ST. LOUIS (AFP) – Tiger Woods ran off three birdies in four holes Friday before thunderstorms halted his fightback and suspended the second round of the 100th PGA Championship with Gary Woodland clinging to a one-stroke lead.
A Bellerive Country Club course that had earlier flirted with surrendering the lowest rounds in major golf history was soaked by showers, leaving a tantalyzing prospect for 14-time major champion Woods as half the field of 156 that resumes play Saturday morning.
“I felt I was headed in the right direction,” Woods said. “Tomorrow is going to be a long day for a lot of us. The good thing is we’re going to have the greens prepared before we go back out there.”
Competition will resume at 7 p.m. (1200 GMT) with about 3 1/2 hours of play to complete before making the cut. Organizers said the third round will be played in threesomes and off the first and 10th tees starting 30 minutes after the second round ends.

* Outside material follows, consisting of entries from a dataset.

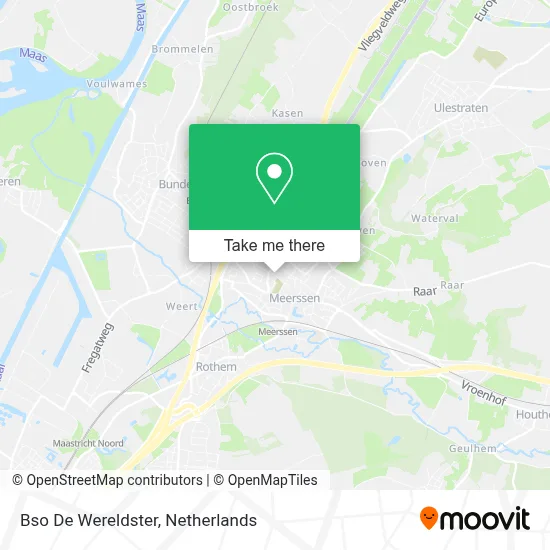 Bso De Wereldster map
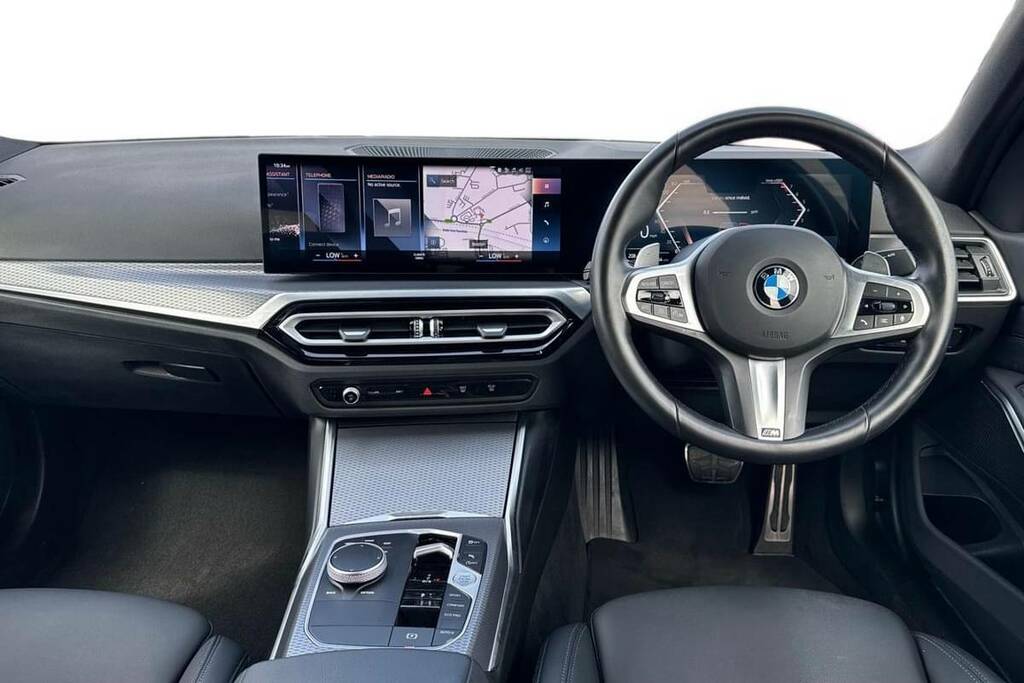 BMW 3 Series 320I M Sport Step VK74YMY Blue #4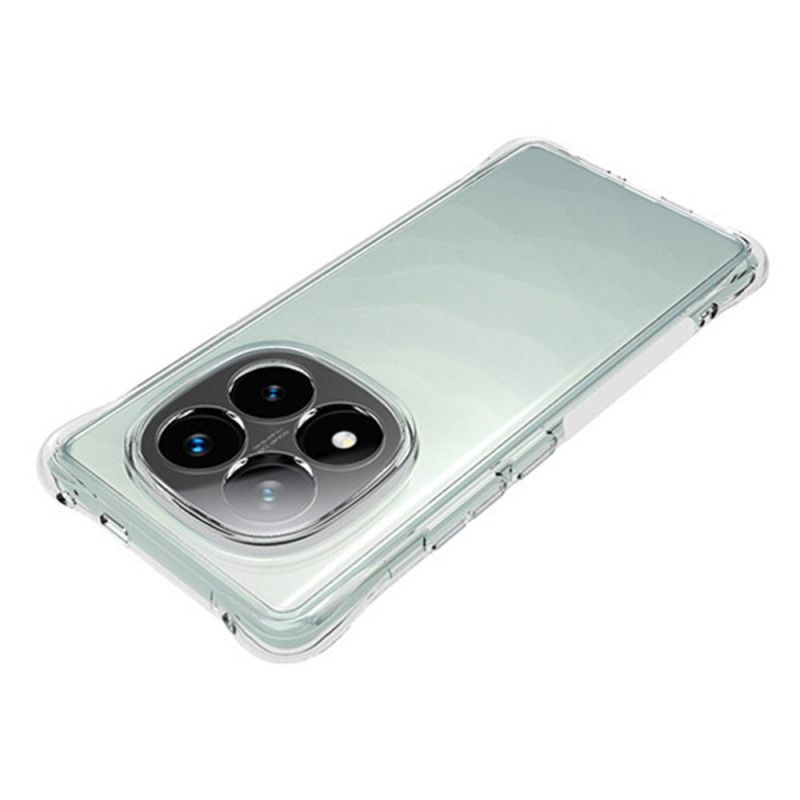 Cover Xiaomi Redmi Note 14 Pro Plus 5g Forstærket Transparent Med Hærdet Glasskærmbeskytter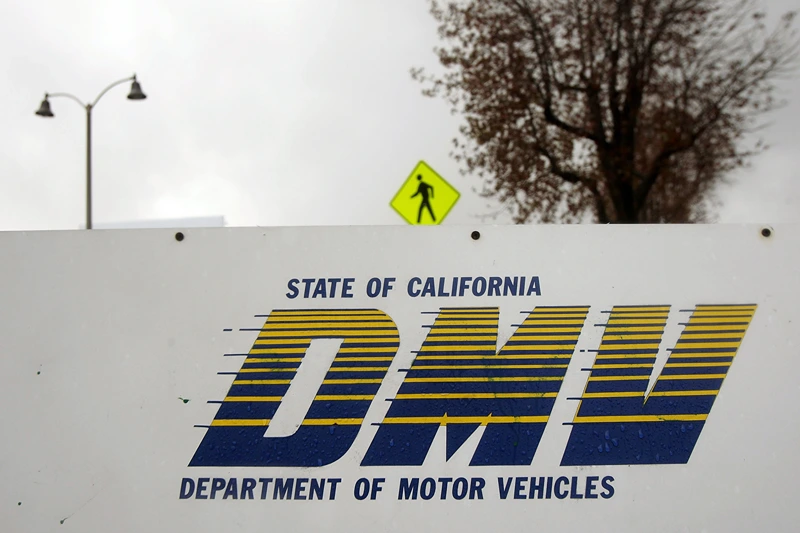 PASADENA, CA - FEBRUARY 06: Signage is seen at the State of California Department of Motor Vehicles (DMV) February 6, 2009 in Pasadena, California. The DMV is closed as part of the first state employee furloughs in California history in response to California's budget crisis. About 90 percent of the state's 238,000 employees have been ordered by Gov. Arnold Schwarzenegger to take two days off without pay each month, the equivalent of about a 10 percent wage reduction, through June 2010. The governor says that the mandatory furloughs at agencies such as the DMV, Veterans Affairs, Department of Consumer Affairs, California Environmental Protection Agency and Department of Child Support Services will save the state about $1.4 billion. (Photo by David McNew/Getty Images)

Woodland fired a four-under par 66 to lead on 10-under 130, one stroke ahead of British Open runner-up Kevin Kisner with two-time US Open champion Brooks Koepka third on 132. Top-ranked Dustin Johnson, South African Charl Schwartzel and Belgium’s Thomas Pieters were on 133.
Koepka, Kisner and Schwartzel thrilled the crowd by chasing the all-time record low men’s major score of 62 set by South African Branden Grace in the third round at the 2017 British Open at par-70 Royal Birkdale.
Schwartzel and Koepka settled for 63s, matching the tournament record with the first same-day 63s in the event’s 100-year history, while Kisner shot 64.
Woods, a 14-time major champion in the eighth month of his comeback from spinal fusion surgery, was 3-under after seven holes. Only two rounds still on the course were better and those were from players further off the pace than the 42-year-old former world number one.
Woods sank a 14-foot birdie putt on the second hole, a five-footer for birdie at the par-3 third and a 10-foot birdie putt at the fifth. At the par-3 sixth he blasted out to 14 feet and sank the clutch par putt, then parred seven before the storm struck.
Koepka, who started on the back nine, birdied the par-5 eighth and had a 20-foot birdie putt at the ninth for 62 but rolled it three feet past and made the comeback to shoot 63.